In 2018, the most popular esports were LoL, CS:GO, Dota 2, Overwatch, Hearthstone, Heroes of the Storm, StarCraft II, Rainbow 6 Siege, PlayerUnknown’s Battlegrounds and Rocket League. Heroes of the Storm has now bitten the dust, while Epic Games is desperately trying to turn Fortnite into a big esport by throwing money at the competitive scene, but that list is broadly the same today.

Some are more skewed to different regions – Koreans are fanatical about StarCraft, LoL and Overwatch, for example, but CS:GO has not really taken off, whereas the best CS:GO players largely hail from Scandinavia, the USA or Brazil.

The games themselves are diverse, but the leading esports have many things in common. They generally operate on a free-to-play model and the publishers make money through microtransactions. A portion of that money is ploughed back into the game in the form of updates, ensuring that the gameplay, graphics and so on continually improve and that the game remains alive and ever evolving.

Some tournaments are organized by external groups and others are hosted by the publishers. Prize money is soaring. The International 2019 carried a prize pool of $34.3 million, while the Fortnite World Cup dished out $30 million this summer.

That has allowed many gamers to become rich through prize money alone. The top earner, N0tail, has made $6.9 million after leading Team OG to victory in The International for the past two years. In total, 83 players have made more than $1 million through prize money.

Players are also paid salaries and they earn vast sums through sponsorship deals and streaming deals. Ninja, a Fortnite player of relatively moderate ability, was paid a reported $100 million to abandon Twitch and stream exclusively on Mixer, and that dwarfs the prize money N0tail and co have made.

A diverse scene has built up around it. There are coaches, sports psychologists, agents, union reps and all manner of execs at franchises and organizations that host tournaments.

Wagering on competitive gaming is huge: check out the esports betting markets at a top bookmaker and you will find lines on a huge range of matches and tournaments each day. Big companies are investing in sponsorship deals in a bid to get their brand messages across to young, tech-savvy esports viewers that shun media like TV and newspapers. Coca-Cola, MasterCard, Intel and Red Bull are among the big sponsors of the scene.
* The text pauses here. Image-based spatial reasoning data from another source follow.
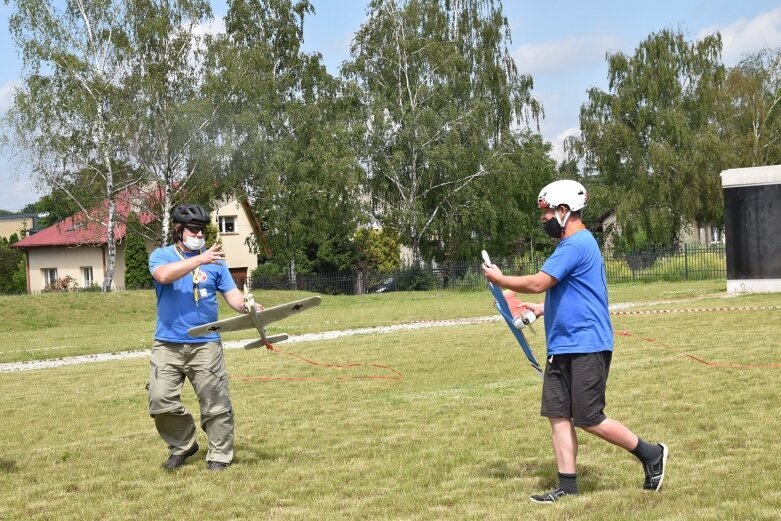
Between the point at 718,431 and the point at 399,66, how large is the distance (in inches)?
1539

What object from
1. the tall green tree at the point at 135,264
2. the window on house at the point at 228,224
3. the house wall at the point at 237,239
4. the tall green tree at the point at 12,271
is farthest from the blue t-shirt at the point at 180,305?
the tall green tree at the point at 12,271

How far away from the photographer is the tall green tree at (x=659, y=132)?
52.5 metres

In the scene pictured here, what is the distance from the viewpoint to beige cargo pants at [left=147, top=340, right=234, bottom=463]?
279 inches

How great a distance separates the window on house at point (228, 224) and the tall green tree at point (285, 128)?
1360cm

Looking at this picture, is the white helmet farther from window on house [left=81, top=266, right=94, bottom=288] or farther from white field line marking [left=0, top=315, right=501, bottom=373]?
window on house [left=81, top=266, right=94, bottom=288]

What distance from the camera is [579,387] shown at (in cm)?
556

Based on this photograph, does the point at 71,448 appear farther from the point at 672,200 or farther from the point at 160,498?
the point at 672,200

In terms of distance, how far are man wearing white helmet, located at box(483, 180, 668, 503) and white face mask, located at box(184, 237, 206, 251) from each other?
2.60 meters

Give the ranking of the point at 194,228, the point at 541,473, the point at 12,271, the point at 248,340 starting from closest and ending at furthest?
the point at 541,473 → the point at 194,228 → the point at 248,340 → the point at 12,271

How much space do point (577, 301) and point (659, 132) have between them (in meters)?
50.5

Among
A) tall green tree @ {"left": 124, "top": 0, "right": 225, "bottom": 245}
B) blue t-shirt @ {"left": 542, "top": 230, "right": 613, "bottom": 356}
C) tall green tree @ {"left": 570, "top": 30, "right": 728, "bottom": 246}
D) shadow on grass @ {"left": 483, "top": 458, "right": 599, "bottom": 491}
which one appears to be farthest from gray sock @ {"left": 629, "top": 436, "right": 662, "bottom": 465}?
tall green tree @ {"left": 570, "top": 30, "right": 728, "bottom": 246}

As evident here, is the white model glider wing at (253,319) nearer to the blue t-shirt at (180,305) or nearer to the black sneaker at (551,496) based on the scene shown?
the blue t-shirt at (180,305)

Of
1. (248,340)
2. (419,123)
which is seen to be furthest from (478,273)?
(248,340)

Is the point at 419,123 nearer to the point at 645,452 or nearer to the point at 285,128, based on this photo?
the point at 285,128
Some people have become rich in the process, but a lot of this money is pumped back into the scene, allowing it to become better organized and more professional each year.

How Big Can the Esports Sector Become?

There is a very real chance of esports eventually overtaking traditional sports in the popularity stakes. There are more than 450 million viewers already and NewZoo forecasts that it will rise to 645 million by 200. By that point, esports will be a $1.7 billion industry, but that does not include the billions of dollars that the producers of games like LoL and Fortnite make each year, or the multibillion-dollar annual wagering handle.
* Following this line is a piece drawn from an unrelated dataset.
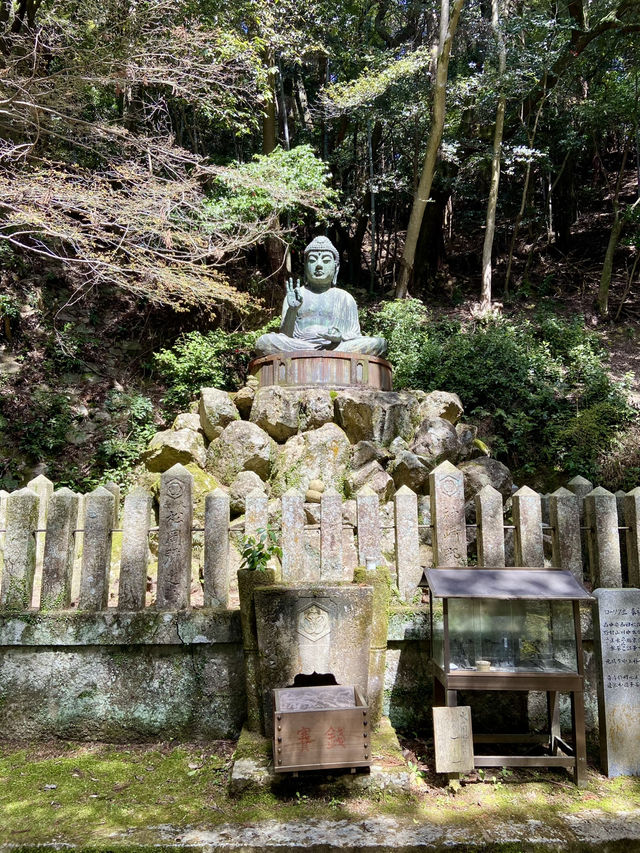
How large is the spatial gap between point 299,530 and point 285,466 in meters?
Result: 2.77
The average age of baseball, golf, horse racing and rugby fans continues to rise with every passing year. These viewers are dying out and youngsters are not replacing them at the same levels. Younger generations have grown up with technology and many of them are more likely to admire the skill involved in Zywoo pulling off an insane 1v3 pistol round ace clutch than a slugger hitting a home run or a golfer chipping in from the bunker.
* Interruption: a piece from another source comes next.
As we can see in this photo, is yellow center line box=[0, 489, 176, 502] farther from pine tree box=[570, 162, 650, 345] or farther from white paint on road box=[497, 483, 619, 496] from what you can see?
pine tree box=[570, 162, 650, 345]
That trend will only continue in the years ahead. Traditional sports are generally static, whereas the competitive gaming scene is vibrant, dynamic, constantly evolving and at the forefront of technological innovation.

Exciting new games will be released, existing esports will continue to improve and the entire scene will grow larger and more professional. VR and AR will improve drastically in the decades ahead, and eventually competitive gaming could become the most popular entertainment form around.